Boost to brokers’ commercial offerings

Boost to brokers’ commercial offerings | Insurance Business

Boost to brokers’ commercial offerings

An industry expert has said it is only a matter of time before an insurer launches a telematics offering in Australia, opening the door for brokers to boost their commercial offerings.

Warrick Gard, insurance partner at Ernst & Young Australia said there were companies already assessing the market for telematics – using technology to monitor driving behaviour – in the country.

In a recent interview, IAG Direct Insurance CEO Andy Cornish told reporters that its insurance brand NRMA had considered providing a telematics offering but found there wasn’t the market for it.

A similar situation occurred in the UK, when insurance giant Aviva became the first insurer to launch a telematics product in 2006. The pay-as-you-drive insurance scheme was shelved two years later due to lack of demand.

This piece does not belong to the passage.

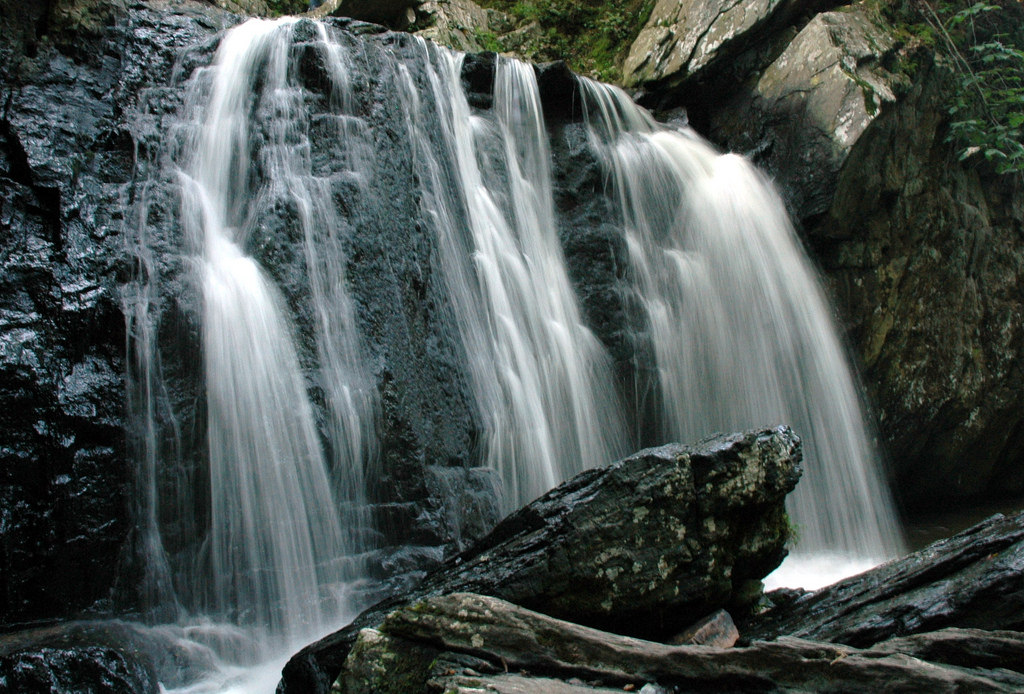 7 Beautiful Hidden Waterfalls Near Washington Dc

However, last year it launched a telematics smartphone application, adamant that there was sufficient demand and that the original product was ahead of its time.

Gard told Insurance Business: “It is only a matter of time before an insurance company brings out a telematics product in Australia. Once that happens, we will be able to gage the level of interest.”

Asked what role the broker can play in telematics-based insurance, he said that intermediaries with a commercial fleet offering stand to gain.

“I can see a broker partnering up with an insurer around telematics, offering a commercial fleet product and possibly being involved in its delivery to the customer, making it clear that the product could bring down the cost of their policy. Brokers help their clients with risk management and this would be another mechanism in which to do this.”

He also suggested that brokers could share in the production process. “Perhaps the insurer and broker will focus on specific parts of the product but maybe the insurer will be able to do it all.”

“It all depends on what the broker can bring to the table that adds value to the insurer’s offering,” he added.

Other experts suggest brokers will play a greater part in delivering telematics products to the insured.

Peter Tugby, CEO of insurance software house, 3CA, said: “Telematics should be welcomed open-armed by brokers. It gives them with tools to add value to wary but interested customers in an emerging market.  The biggest role brokers will take will be getting telematics devices into the marketplace.

“The brokers who take on that role now can be in a position to really take advantage when the market really opens over the next three to five years.”

Tugby suggested telematics had been slow to catch on in Australia because consumers fear the invasion of their privacy.

“The adoption of it in insurance has been slower than expected. This may be down to customers initial apprehension over 'big brother' data but the way the market operates is lending itself to change.”

“The movement towards aggregator sites and the professional consumer means customers are becoming more informed of what's behind premium ratings,” he added. “They will demand usage-based insurance and it’s down to carriers to embrace the rating transparency.”